A second shot exploded into the air over our heads, hitting the tree, which brought down a branch landing behind us. If this was an old double-loader musket, was Will now out of ammunition?
“When Ol' Man Billings died,” he explained, “they was goin' t'throw 'em out. Pa took 'em – thinkin' they'd be worth somethin'...”
As it turned out, nobody was particularly interested in them, whatever Prentiss thought. “Thing looked real old, not real purty, though. Pa said they're these rules 'bout writin' music, really old rules, like 'God-given.' Full o' Thou shalts an' Thou shalt nots, all kinds o' musical jargon – don't know, neither Bill nor me can read.

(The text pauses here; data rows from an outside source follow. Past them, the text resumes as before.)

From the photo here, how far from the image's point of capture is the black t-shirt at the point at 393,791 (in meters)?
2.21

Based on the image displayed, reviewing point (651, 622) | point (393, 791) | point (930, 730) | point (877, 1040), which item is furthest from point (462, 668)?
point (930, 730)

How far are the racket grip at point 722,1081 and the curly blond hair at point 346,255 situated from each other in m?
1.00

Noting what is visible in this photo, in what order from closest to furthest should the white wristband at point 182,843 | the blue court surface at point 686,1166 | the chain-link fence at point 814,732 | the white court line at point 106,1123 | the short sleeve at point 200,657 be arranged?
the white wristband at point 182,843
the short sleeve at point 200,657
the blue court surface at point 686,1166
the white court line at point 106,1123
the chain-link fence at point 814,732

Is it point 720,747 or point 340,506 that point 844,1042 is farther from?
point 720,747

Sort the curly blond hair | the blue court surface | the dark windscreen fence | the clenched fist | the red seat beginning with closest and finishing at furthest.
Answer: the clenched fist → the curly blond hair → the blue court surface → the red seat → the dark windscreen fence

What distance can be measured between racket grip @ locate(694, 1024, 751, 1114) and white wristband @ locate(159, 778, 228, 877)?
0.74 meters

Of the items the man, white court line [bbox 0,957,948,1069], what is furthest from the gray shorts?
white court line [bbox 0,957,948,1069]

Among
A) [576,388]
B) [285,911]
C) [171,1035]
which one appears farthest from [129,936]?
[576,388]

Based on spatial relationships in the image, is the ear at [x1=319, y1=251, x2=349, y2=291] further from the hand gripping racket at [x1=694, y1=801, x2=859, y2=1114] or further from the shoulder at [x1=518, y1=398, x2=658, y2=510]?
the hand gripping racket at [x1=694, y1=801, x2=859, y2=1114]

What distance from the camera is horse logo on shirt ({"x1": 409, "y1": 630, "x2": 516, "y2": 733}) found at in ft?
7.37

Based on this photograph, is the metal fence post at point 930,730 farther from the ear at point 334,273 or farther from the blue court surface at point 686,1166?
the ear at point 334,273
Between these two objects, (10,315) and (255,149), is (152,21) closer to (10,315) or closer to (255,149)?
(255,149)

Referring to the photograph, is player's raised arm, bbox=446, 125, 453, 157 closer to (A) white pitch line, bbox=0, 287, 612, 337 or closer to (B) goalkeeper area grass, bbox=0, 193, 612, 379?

“Then Pa moved us to this God-forsaken hell-hole, found Supply Belcher livin' here, figgered he's a composer, mebbe he'd buy 'em. He knew Billings, right? But he warn't inter'sted – he just laughed at Pa!”
It wasn't long, as Will went on about it, still aiming the musket at us, till his father apparently went insane and between all the drinking and gambling gave up on maintaining the tannery. Then one night, maybe chasing some “forest creat'ur,” he fell into a lime pit, “dead an' dried-up” when they found him.
“Thar's them 'at say he killed himself, threw himself into that lime pit, but that wasn't like Pa, not my pa. We buried him yonder up the hillside, there, undisturbed by the spring freshets.”
Soon, people in town started saying how the Old Prentiss Place was haunted, Dead Bill's ghost seen walking on the land and how weird noises could be heard inside the house late at night. But Junior was living in a shack on the edge of the village while Will stayed in the hills above town.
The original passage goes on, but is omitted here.